Having been the clicker, I greatly appreciate clickers. I like how they willingly volunteer to do the job. Well, sometimes they don’t really ‘willingly’ volunteer, but get coerced into doing it by Pastor Eric. Eric can be pretty persuasive. That’s how I got my start as a clicker.  He looked all flustered and helpless two minutes before the service and told me I needed to step up and click. He wouldn’t take no for an answer. I made lots of rookie errors early on. I’d get lost in the worship experience and forget to click. The clicker has multiple buttons and sometimes I’d fat-finger and hit the wrong one. It’s hard work to click so I like to thank the clickers for their service to the community. A good clicker is worth their weight in gold. You should probably invite clickers over for dinner or send them a thank you note or at least pray for them occasionally. 

The best clickers are so good that they can go through an entire worship service and make zero mistakes. Most times you don’t even know who they are. They sit out among the congregation and surreptitiously push buttons without even looking down at the clicker in their lap. Things unroll in perfect order. I aspire to clicker excellence, but I’m pretty sure I’ll never be among the best. At my age, declining eyesight and slowing reflexes conspire to make it difficult to click. The age of decay we live in means the immediate future isn’t likely to make my clicking better. Experience helps, of course. I know that you have to click while there are still a few words left on the slide otherwise it creates havoc for the readers and singers as they wait for words to appear. If you click too soon people can’t remember the last words on the previous slide.
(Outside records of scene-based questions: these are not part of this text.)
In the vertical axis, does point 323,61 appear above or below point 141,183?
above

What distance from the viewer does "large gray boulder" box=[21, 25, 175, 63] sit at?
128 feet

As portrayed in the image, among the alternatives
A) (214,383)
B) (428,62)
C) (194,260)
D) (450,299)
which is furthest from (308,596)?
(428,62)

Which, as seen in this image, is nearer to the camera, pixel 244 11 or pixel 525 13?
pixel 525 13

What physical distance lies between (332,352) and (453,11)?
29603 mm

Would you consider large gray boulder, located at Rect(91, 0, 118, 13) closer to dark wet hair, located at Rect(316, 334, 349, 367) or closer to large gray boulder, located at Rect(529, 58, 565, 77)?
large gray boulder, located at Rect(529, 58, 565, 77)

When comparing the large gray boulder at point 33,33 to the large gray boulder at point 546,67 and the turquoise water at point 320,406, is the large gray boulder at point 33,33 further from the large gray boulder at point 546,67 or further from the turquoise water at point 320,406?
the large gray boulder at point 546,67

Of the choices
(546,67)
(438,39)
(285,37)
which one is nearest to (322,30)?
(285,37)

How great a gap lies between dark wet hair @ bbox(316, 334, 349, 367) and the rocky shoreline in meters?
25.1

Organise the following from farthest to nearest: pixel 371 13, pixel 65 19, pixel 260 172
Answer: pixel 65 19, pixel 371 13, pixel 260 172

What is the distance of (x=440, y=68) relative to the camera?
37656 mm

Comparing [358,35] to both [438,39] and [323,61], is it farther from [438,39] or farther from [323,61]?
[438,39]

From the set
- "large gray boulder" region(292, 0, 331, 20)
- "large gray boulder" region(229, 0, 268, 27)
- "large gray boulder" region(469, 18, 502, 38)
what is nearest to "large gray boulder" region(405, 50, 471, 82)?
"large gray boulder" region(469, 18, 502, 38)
If you wait too long to click you get awkward moments like, “Our Father who art in heaven (pause… pause… long pause (everyone looks around impatiently)… pause…)) hallowed be thy name…” That’s kind of awkward. I know about how long to wait during silent prayer before clicking to the Prayer of Confession slide. If you wait too long people get nervous about the quantity of your sins, but if you click too soon they wonder if you’re taking sin seriously enough. Experience helps, but with a little observation and a bit of practice a clicker can gain proficiency pretty quickly. 

Sometimes the ‘slide preparers’ mess up. I love and appreciate slide preparers but they are human and sometimes they make mistakes. Sometimes people get upset with the clicker when it’s really the slide preparers who are at fault. Sometimes when people stare at me when I’m clicking because the words on the screen are all wrong, I just want to jump up and yell, “It’s not me! It’s the slide preparer’s fault!” You can easily forgive slide preparers because they lead such troubled lives. They have to depend on musicians to provide proper lyrics in proper sequence and musicians are notoriously bad at getting that all perfect. Besides musicians love to just jam and rock out and sometimes musicians will randomly cut back to the bridge or repeat verse three or sing the chorus one more time and mess everything up. We love musicians but lets face it, they can make things difficult for clickers. Even then the professional, and attentive slide clicker can change direction in a heartbeat and somehow find the right slide and make it all work. 

Musicians and slide preparers and clickers working in concert are a foretaste of heaven, I think. God bless them all.